TEXTO PARA LEITURA -
A casa da sogra não é aqui

O presidente George Bush está envenenando a relação dos Estados Unidos com o mundo. Seu governo decidiu que a partir de amanhã os estrangeiros que entrarem em território americano serão fotografados e deixarão as impressões digitais num banco de dados (o procedimento será feito sem sujar a mão das pessoas). Ficarão fora da regra os nacionais de 27 países, quase todos europeus. É provável que a medida atinja 25 milhões de pessoas. A nação brasileira já passou pelo constrangimento de saber, em 2001, que seu ministro das Relações Exteriores, Celso Lafer, teve que tirar os sapatos em duas revistas diferentes durante suas viagens aos Estados Unidos (não foi único, a impertinência atingiu o russo e a chilena).
Bem aventurado o juiz federal Julier Sebastião da Silva, que ordenou à polícia a imediata reciprocidade: na quinta-feira os americanos começaram a ser fotografados e identificados pelas digitais ao entrar em território brasileiro. Yes, nós temos juízes.

DESCRIÇÃO DO PROBLEMA - Transcreva, por favor, tudo o que vai desde "O presidente George" até "e a chilena)." no texto para leitura. Os dados não têm nenhuma relação com o texto para leitura.

DADOS DO CONJUNTO -

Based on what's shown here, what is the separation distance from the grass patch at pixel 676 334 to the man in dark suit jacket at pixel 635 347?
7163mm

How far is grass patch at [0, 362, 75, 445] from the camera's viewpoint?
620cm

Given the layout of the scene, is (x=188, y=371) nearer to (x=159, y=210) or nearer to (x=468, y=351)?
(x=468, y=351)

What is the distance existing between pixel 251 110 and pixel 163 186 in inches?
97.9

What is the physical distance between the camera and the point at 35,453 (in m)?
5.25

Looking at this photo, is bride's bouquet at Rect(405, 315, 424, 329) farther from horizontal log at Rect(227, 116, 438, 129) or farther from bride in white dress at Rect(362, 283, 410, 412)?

RESULTADO DO EXERCÍCIO -
O presidente George Bush está envenenando a relação dos Estados Unidos com o mundo. Seu governo decidiu que a partir de amanhã os estrangeiros que entrarem em território americano serão fotografados e deixarão as impressões digitais num banco de dados (o procedimento será feito sem sujar a mão das pessoas). Ficarão fora da regra os nacionais de 27 países, quase todos europeus. É provável que a medida atinja 25 milhões de pessoas. A nação brasileira já passou pelo constrangimento de saber, em 2001, que seu ministro das Relações Exteriores, Celso Lafer, teve que tirar os sapatos em duas revistas diferentes durante suas viagens aos Estados Unidos (não foi único, a impertinência atingiu o russo e a chilena).